■ Brief: Which of the lines below contain the string "camera" with matching case? Report each of those lines by copying it in full.

■ Data listing:
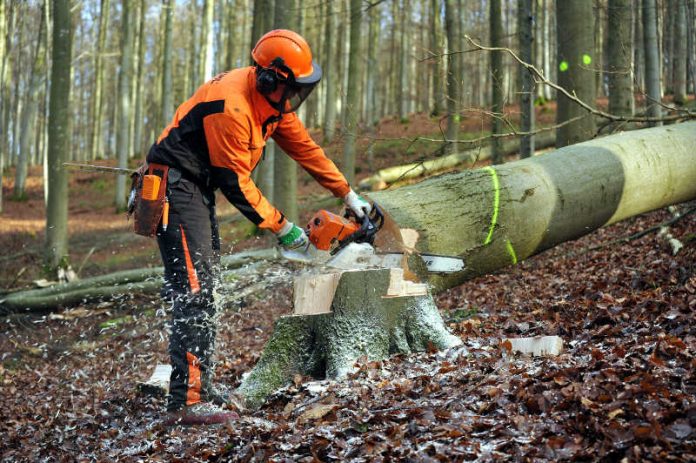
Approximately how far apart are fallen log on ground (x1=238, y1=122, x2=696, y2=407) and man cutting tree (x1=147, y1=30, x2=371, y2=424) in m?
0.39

* * *

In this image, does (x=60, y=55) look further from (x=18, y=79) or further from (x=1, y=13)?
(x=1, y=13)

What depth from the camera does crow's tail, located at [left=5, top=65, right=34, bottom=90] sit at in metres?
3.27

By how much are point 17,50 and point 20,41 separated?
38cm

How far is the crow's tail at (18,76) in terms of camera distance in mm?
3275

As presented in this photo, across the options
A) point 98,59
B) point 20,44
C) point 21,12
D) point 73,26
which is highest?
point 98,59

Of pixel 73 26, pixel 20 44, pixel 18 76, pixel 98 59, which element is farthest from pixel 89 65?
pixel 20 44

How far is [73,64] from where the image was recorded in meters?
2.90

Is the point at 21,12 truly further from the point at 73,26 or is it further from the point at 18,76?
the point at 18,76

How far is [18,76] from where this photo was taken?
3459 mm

■ Answer to this exercise:
What depth from the camera does crow's tail, located at [left=5, top=65, right=34, bottom=90] sit at in metres?
How far is the crow's tail at (18,76) in terms of camera distance in mm?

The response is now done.